Tertiary referral service in ocular oncology.

Methods:

Single-centre, retrospective review of patient medical records. The following data of ninety-nine consecutive patients (49 men and 50 women) with metastatic uveal melanoma were registered: patient demographics; primary tumour characteristics; features of first melanoma-related metastasis; symptoms and patient status at distant disease debut; and metastasis treatments. Overall survival was analyzed by Kaplan-Meier estimates.
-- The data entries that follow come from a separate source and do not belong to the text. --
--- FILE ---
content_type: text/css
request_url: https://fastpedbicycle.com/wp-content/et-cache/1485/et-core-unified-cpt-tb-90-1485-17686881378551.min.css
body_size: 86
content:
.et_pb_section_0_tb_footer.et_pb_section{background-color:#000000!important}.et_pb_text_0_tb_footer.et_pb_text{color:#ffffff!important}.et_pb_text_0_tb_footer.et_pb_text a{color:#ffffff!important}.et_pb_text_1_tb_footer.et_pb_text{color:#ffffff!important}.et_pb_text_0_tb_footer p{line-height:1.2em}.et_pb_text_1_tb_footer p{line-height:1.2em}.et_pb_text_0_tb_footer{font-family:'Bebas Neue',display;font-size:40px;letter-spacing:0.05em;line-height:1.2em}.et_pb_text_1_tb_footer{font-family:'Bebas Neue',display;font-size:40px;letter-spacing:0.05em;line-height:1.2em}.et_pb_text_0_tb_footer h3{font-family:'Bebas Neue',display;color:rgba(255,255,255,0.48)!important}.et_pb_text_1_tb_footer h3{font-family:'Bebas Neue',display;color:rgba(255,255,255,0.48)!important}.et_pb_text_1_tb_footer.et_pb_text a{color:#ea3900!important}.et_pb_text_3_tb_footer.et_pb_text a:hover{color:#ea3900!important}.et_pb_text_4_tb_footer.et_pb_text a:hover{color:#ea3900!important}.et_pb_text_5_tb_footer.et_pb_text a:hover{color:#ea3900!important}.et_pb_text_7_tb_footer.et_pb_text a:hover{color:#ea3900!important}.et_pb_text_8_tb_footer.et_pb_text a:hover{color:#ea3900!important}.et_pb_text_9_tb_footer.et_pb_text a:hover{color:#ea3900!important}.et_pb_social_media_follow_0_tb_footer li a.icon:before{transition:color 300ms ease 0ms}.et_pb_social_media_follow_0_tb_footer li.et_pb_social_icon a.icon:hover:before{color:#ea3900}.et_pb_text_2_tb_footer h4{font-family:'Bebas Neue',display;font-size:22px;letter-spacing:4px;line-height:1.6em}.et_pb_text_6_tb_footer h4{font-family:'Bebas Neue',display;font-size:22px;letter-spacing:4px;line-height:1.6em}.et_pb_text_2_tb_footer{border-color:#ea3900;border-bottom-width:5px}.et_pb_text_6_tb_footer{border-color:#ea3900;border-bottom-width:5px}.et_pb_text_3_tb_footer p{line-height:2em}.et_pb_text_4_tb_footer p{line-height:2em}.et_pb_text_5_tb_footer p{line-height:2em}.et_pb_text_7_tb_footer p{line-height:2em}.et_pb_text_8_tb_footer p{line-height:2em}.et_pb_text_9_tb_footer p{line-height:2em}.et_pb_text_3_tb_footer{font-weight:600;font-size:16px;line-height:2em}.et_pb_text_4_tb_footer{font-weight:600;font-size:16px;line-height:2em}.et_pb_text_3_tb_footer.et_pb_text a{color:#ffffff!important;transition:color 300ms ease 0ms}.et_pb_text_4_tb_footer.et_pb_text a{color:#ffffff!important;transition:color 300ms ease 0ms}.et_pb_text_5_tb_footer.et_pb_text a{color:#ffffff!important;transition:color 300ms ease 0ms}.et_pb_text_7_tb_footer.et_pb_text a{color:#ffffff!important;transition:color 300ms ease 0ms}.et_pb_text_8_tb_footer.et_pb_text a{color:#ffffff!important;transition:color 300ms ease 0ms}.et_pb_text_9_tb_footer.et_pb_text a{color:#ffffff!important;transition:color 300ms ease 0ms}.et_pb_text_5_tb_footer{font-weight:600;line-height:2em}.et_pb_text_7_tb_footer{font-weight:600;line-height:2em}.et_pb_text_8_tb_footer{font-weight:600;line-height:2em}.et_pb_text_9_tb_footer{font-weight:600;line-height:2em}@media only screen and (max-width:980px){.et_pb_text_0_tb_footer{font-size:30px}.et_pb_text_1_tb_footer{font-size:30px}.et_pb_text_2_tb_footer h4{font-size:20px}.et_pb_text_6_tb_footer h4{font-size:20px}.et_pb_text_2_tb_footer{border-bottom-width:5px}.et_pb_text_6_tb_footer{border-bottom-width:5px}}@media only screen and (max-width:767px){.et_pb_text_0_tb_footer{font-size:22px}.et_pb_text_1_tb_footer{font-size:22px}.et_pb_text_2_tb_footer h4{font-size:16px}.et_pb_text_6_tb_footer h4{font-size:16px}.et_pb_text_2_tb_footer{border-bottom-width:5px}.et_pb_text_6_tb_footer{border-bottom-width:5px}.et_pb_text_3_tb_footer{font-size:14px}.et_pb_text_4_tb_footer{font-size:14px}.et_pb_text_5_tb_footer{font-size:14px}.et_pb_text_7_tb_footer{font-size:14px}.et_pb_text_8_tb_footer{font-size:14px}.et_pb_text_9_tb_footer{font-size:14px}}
A Cox proportional hazards regression model was applied to identify independent predictors associated with survival.

Results:

Mean patient age at metastatic diagnosis was 60.7 years (standard deviation, 12.8). The liver was the first metastatic site in most (92.9%) cases. The median disease-free interval was 26 months (interquartile range, 34). Median overall survival after detection of the first metastasis was 8 months (interquartile range, 14). The baseline characteristics of the primary uveal melanoma were not associated with survival in patients with stage IV disease. On the multivariate analysis, the following factors at first metastatic diagnosis were associated with improved overall survival: age ≤ 65 years; disease-free interval > 36 months; better performance status; and normal serum lactate dehydrogenase and gamma glutamyl transpeptidase levels. Overall survival was not influenced by the specific metastatic treatment.

Conclusions:

Although metastatic uveal melanoma has a poor prognosis, this study reveals the existence of several independent prognostic factors for prolonged overall survival. These findings may help to improve survival estimates in patients with advanced disease.